Aparentemente, la historia se refiere a la sociedad rusa contemporánea, pero el alcance de Zvyagintsev es más universal. Se trata de la falta de amor en nuestra sociedad del siglo XXI. Zhenya constituye el paradigma del hombre moderno para quien los propios deseos y pulsiones constituyen el único código ético de actuación. Pero Zhenya es, a la vez, víctima y verdugo: no ama a nadie porque nadie la ha amado, nadie la ha enseñado a amar (Impresionante la escena en casa de la madre). Es el pavoroso círculo vicioso de la falta de amor. Dice que ama a Anton, pero en realidad se ama a sí misma en él. (Si se puede llamar «amor» al egoísmo, cuando en realidad es un sentimiento al que sólo mueve el interés). Una única luz de esperanza surge de la asociación de voluntarios, que ha nacido para cubrir las necesidades que obvia una administración insensible y corrupta y una sociedad insolidaria. Es la última tenue esperanza de que un mundo mejor podría ser posible… si a la eficacia le unieran la calidez humana.
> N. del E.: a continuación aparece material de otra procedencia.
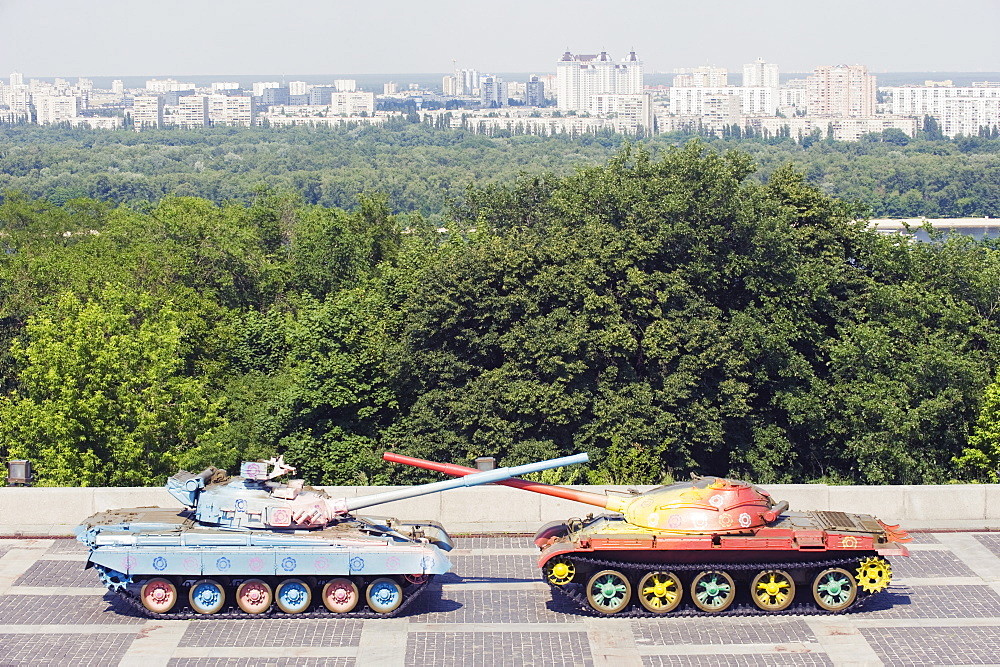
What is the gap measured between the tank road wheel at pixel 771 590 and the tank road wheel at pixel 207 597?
711 cm

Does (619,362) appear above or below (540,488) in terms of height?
below

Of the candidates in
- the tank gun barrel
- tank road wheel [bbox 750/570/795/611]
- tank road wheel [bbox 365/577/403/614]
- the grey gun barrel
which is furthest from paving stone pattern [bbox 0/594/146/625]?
tank road wheel [bbox 750/570/795/611]

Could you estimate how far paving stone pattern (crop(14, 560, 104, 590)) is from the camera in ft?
58.6

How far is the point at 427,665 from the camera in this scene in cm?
1525

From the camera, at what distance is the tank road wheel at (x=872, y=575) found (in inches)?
655

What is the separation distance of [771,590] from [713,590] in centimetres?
78

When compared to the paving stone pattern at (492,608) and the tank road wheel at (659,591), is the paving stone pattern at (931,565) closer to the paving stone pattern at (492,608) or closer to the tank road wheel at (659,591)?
the tank road wheel at (659,591)

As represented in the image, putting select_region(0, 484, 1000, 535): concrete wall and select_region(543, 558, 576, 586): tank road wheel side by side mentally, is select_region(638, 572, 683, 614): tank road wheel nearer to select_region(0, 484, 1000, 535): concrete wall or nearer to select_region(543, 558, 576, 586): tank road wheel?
select_region(543, 558, 576, 586): tank road wheel

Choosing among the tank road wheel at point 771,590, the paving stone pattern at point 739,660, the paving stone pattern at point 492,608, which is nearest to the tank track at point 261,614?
the paving stone pattern at point 492,608

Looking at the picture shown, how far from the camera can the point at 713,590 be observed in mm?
16516

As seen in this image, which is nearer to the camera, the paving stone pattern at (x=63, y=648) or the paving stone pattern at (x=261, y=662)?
the paving stone pattern at (x=261, y=662)

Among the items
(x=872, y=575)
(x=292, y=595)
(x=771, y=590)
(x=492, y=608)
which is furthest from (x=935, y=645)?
(x=292, y=595)

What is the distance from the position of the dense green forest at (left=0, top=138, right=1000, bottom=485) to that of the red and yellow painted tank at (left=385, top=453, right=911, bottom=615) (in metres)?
9.20

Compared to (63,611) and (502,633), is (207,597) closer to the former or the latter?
(63,611)
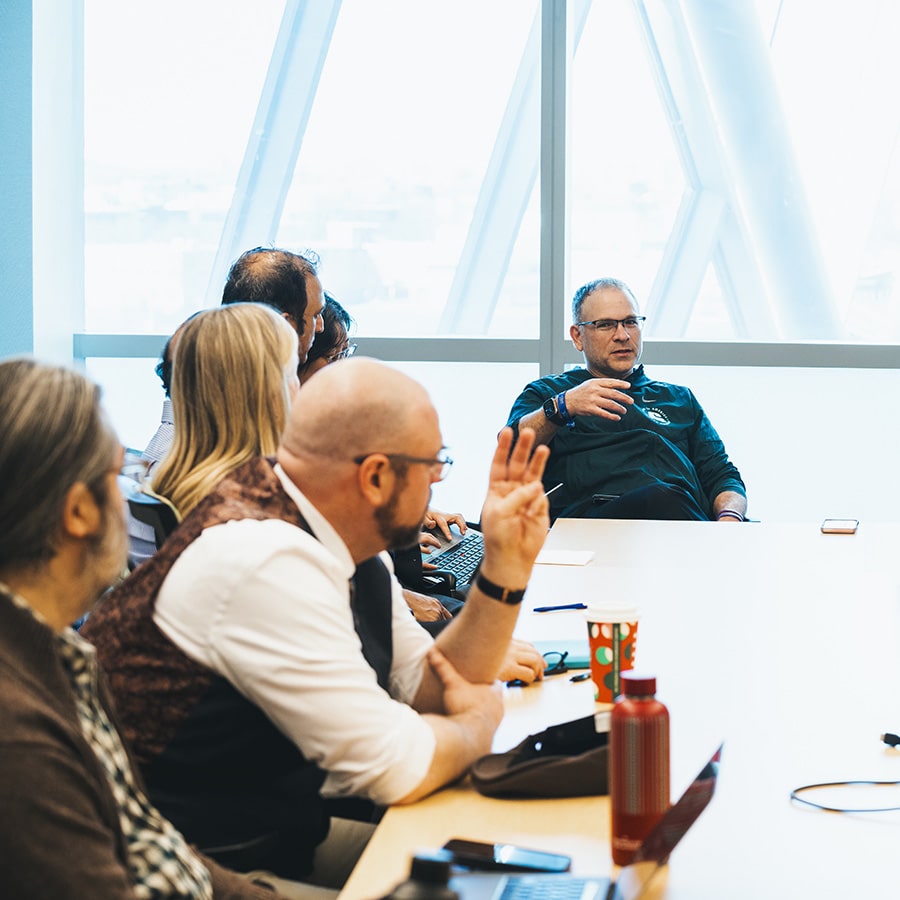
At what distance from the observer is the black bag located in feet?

La película ofrece una visión hosca y desesperanzada de nuestro mundo, donde reina la más fría ausencia de buenos sentimientos. Los personajes que presenta -y que representan al hombre de hoy- han perdido el sentido de la trascendencia, son incapaces de mirar más allá de sí mismos y mucho menos de dirigir la mirada hacia lo alto, hacia el esplendor de los valores, necesarios para tejer una red de relaciones valiosas, y menos todavía para elevar los ojos a lo más alto, a la Trascendencia, donde podrían encontrar respuesta a sus inquietudes y la salvación para sus pobres vidas errantes.
Sin amor golpea sordamente al espectador en lo más profundo del alma. Es nuestra sociedad la que vaga sin rumbo, eso nos concierne directamente. Sin amor, en el sentido genuino del concepto, como ausencia de egoísmo y búsqueda comprometida del bien del amado, la vida, nuestra vida, no tiene sentido. Siempre habrá seres inocentes, como Aliosha, inmolados en el ara del individualismo cotidiano.
Zvyagintsev no sugiere ninguna moraleja, pero, a la salida de la proyección, nada se mira ya con los mismos ojos.